No te preocupes del mensaje, sólo del ritmo de sus palabras y de su belleza.

     Cuando la vida humana yacía a la vista de todos
torpemente postrada en tierra, abrumada por le peso de la religión
cuya cabeza asomaba en las regiones celestes
amenazando con una horrible mueca caer sobre los mortales
un griego osó el primero elevar hacia ella
sus perecederos ojos y rebelarse contra ella

No temas, la magia volverá cuando te sumerjas de nuevo en sus versos:

     “Ergo vivida uis anima pervicit et extra
processit longe flammantia moenia mundi
atque omne immensum peragravit mente animoque
unde refert nobis victor quid posit oriri
quid nequeat, finites potestas denique cuique
quanam sit ratione atque alte terminus haerens”

(Su vigoroso espíritu triunfó y avanzó lejos
más allá del llameante recinto del mundo
y recorrió el Todo infinito con su mente y su ánimo.
De allí, nos trae, botín de su victoria,
el conocimiento de lo que puede nacer
y de lo que no puede, las leyes, en fin,
que a cada cosa delimitan su poder
y sus mojones profundamente hincados).

Y concluye:

     “Quare religio pedibus subiecta vicissim
obteritur, nos exaequat victoria caelo”

     (Con lo que la religión, a su vez sometida,
yace a nuestros pies; a nosotros la victoria
nos exalta hasta el cielo).

     Hermoso, ¿verdad? Sin la cultura griega la hidra religiosa nos habría encadenado para siempre. Quiero que lo sepas y que todos oigan mis alabanzas. Si no sabes escribir versos, sigue el ejemplo del alelado emperador Claudio, que ordenó borrar el rostro de Alejandro pintado por nuestro amigo Apeles para colocar el de Augusto, y sustituye, en los versos de nuestro amigo Lucrecio, el nombre de Epicuro por cultura grecorromana, grecolatina, romana o griega. Seguro que no necesitas cambiar ni una coma. No hace falta ponerse tan serio, los griegos también reían. Lee “El diálogo de los muertos” de nuestro amigo Luciano, y reirás a carcajadas.

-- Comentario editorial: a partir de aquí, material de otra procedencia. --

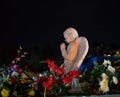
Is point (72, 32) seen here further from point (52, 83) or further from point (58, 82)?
point (52, 83)

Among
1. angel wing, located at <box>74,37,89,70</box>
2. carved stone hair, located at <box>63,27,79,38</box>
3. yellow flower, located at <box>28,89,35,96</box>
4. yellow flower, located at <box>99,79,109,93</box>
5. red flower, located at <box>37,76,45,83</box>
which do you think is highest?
carved stone hair, located at <box>63,27,79,38</box>

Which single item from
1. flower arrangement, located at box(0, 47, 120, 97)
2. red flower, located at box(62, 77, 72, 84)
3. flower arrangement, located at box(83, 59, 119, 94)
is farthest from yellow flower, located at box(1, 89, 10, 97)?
flower arrangement, located at box(83, 59, 119, 94)

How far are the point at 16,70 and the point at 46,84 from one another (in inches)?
36.4

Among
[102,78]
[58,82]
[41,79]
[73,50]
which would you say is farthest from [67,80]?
[73,50]

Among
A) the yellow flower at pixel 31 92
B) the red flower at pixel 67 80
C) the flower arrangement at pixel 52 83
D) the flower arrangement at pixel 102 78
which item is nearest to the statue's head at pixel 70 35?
the flower arrangement at pixel 102 78

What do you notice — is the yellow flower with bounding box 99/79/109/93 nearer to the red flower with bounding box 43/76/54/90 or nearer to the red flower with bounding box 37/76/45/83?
the red flower with bounding box 43/76/54/90

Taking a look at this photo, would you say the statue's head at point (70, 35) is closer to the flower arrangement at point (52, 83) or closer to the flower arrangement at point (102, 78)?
the flower arrangement at point (102, 78)

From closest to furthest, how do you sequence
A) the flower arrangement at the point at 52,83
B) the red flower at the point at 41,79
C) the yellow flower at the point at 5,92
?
the yellow flower at the point at 5,92 < the flower arrangement at the point at 52,83 < the red flower at the point at 41,79

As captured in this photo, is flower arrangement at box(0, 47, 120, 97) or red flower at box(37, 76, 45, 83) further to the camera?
red flower at box(37, 76, 45, 83)

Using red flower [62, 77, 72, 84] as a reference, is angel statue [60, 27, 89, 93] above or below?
above

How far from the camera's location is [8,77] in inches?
185

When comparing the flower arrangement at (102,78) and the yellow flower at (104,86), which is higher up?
the flower arrangement at (102,78)

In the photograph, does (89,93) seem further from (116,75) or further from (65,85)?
(116,75)

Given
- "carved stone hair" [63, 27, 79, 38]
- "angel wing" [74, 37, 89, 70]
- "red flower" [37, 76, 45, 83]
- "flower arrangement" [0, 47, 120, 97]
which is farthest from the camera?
"carved stone hair" [63, 27, 79, 38]
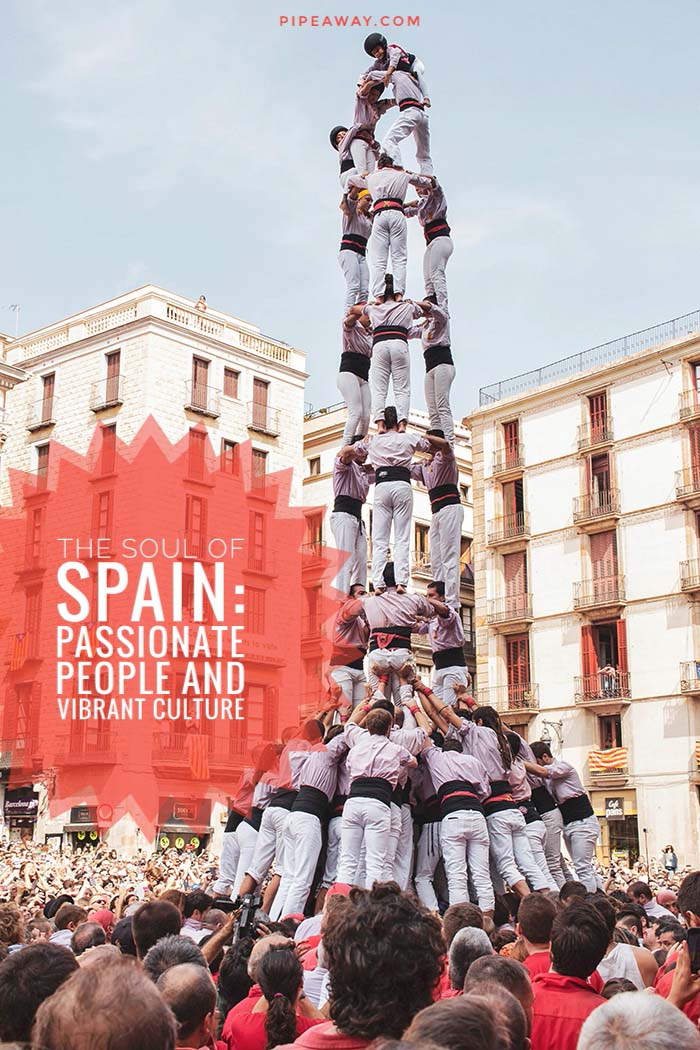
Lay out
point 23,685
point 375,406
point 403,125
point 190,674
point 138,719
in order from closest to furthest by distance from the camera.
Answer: point 375,406 → point 403,125 → point 190,674 → point 138,719 → point 23,685

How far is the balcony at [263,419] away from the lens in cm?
4291

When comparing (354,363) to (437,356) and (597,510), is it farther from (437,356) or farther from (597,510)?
(597,510)

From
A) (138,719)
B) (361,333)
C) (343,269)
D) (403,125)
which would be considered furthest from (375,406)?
(138,719)

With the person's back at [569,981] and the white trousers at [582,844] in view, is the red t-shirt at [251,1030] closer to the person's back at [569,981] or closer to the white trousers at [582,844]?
the person's back at [569,981]

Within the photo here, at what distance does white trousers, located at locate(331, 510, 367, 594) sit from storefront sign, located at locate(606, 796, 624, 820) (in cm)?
2268

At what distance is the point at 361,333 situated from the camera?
57.4ft

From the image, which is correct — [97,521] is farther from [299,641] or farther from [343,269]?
[343,269]

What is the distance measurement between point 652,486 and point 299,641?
1330cm

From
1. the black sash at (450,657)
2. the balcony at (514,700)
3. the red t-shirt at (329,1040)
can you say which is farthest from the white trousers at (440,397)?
the balcony at (514,700)

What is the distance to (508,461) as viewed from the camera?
43062 millimetres

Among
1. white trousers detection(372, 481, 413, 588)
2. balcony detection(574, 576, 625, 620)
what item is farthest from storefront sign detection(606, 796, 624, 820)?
white trousers detection(372, 481, 413, 588)

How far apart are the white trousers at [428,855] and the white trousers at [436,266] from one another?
26.2 ft
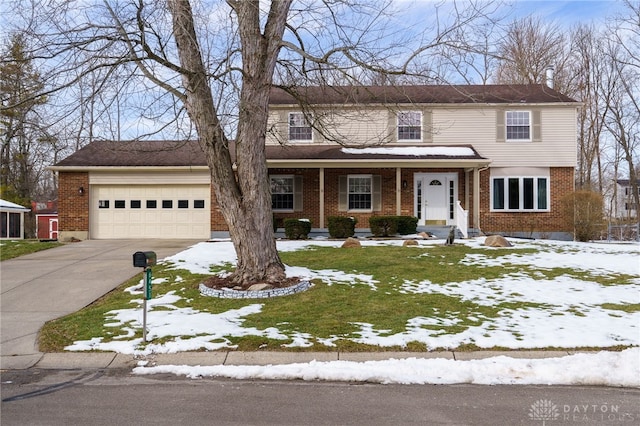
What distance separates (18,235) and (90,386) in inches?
991

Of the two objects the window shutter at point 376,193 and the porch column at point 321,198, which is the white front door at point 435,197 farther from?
the porch column at point 321,198

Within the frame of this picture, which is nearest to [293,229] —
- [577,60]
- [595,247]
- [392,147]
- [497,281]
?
[392,147]

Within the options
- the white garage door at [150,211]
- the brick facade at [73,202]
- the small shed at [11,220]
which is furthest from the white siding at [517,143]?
the small shed at [11,220]

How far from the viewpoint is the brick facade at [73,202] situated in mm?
19000

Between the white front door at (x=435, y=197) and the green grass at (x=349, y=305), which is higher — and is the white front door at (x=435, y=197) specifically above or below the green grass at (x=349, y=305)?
above

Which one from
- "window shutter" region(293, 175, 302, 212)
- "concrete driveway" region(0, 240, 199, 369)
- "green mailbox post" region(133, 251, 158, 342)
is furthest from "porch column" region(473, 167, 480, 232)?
"green mailbox post" region(133, 251, 158, 342)

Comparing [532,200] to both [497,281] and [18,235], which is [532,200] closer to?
[497,281]

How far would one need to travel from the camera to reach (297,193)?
19.7 meters

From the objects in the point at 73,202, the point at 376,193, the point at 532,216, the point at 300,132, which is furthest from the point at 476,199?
the point at 73,202

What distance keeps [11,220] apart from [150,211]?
447 inches

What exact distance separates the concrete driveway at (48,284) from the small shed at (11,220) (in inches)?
440

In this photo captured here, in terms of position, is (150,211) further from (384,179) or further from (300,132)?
(384,179)

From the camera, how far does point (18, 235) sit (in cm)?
2558

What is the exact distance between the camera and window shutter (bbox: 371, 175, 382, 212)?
1961 cm
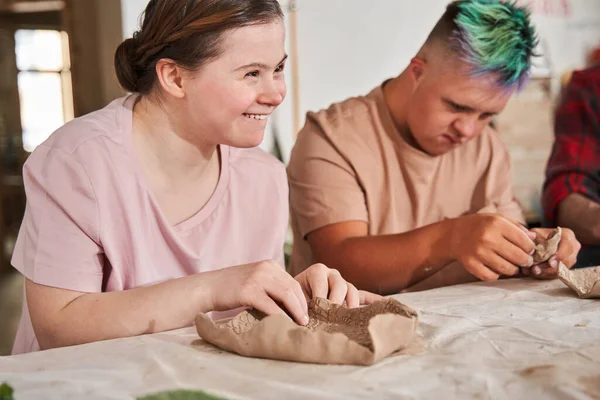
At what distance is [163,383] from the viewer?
0.80 m

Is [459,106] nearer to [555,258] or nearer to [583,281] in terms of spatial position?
[555,258]

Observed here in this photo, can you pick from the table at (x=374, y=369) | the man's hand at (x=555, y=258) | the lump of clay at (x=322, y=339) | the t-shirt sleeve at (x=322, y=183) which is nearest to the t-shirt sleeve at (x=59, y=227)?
the table at (x=374, y=369)

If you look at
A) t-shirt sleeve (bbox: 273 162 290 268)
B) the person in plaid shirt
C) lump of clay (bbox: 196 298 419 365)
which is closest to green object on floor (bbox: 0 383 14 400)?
lump of clay (bbox: 196 298 419 365)

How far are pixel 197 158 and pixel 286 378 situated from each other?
68 centimetres

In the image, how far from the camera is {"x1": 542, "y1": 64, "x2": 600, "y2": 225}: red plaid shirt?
6.64 feet

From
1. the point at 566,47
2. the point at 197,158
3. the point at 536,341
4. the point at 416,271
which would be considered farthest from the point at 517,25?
the point at 566,47

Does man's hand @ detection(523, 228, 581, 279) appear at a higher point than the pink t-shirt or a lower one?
lower

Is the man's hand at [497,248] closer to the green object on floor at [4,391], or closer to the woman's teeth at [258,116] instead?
the woman's teeth at [258,116]

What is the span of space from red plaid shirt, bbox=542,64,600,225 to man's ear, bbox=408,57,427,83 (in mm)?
589

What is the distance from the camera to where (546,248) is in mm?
1416

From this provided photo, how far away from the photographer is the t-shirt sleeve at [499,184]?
189 centimetres

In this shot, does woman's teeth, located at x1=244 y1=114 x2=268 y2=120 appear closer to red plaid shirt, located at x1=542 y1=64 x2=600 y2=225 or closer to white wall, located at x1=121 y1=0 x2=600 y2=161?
red plaid shirt, located at x1=542 y1=64 x2=600 y2=225

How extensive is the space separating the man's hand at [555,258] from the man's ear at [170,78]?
0.81m

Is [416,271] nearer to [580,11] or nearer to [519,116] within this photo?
[519,116]
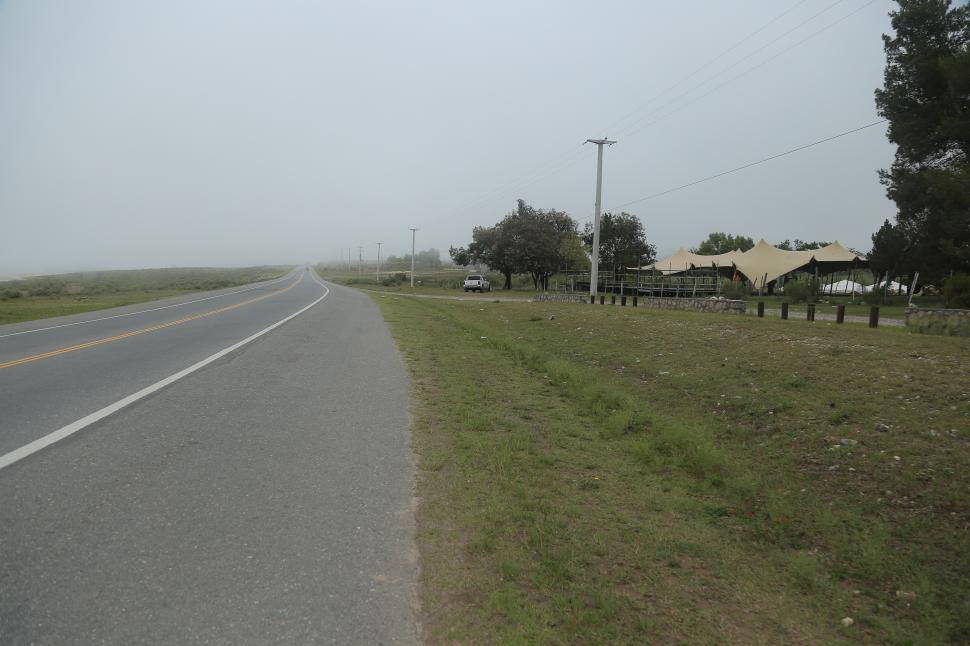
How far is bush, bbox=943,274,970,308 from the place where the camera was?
21078mm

     Continuo indeciso. Al dibujar la Afrodita Anadyomene de nuestro amigo Apeles, no he podido evitar reproducir la Venus de Cnido de nuestro amigo Praxíteles flotando sobre las olas: una joven desnuda de cuerpo delicado saliendo del agua con un fino peplo en una mano. Pero, después de concentrarme, he hecho dos bocetos: en uno, la diosa, que acaba de salir de entre las olas, exprime sus largos cabellos mientras las gotas de agua caen sobre la arena; en el otro, la diosa se recoge el cabello mojado iluminando su cuerpo desnudo la luz de la luna. Aunque me he puesto varias veces en lugar de nuestro amigo Apeles, no me he decidido por ninguno.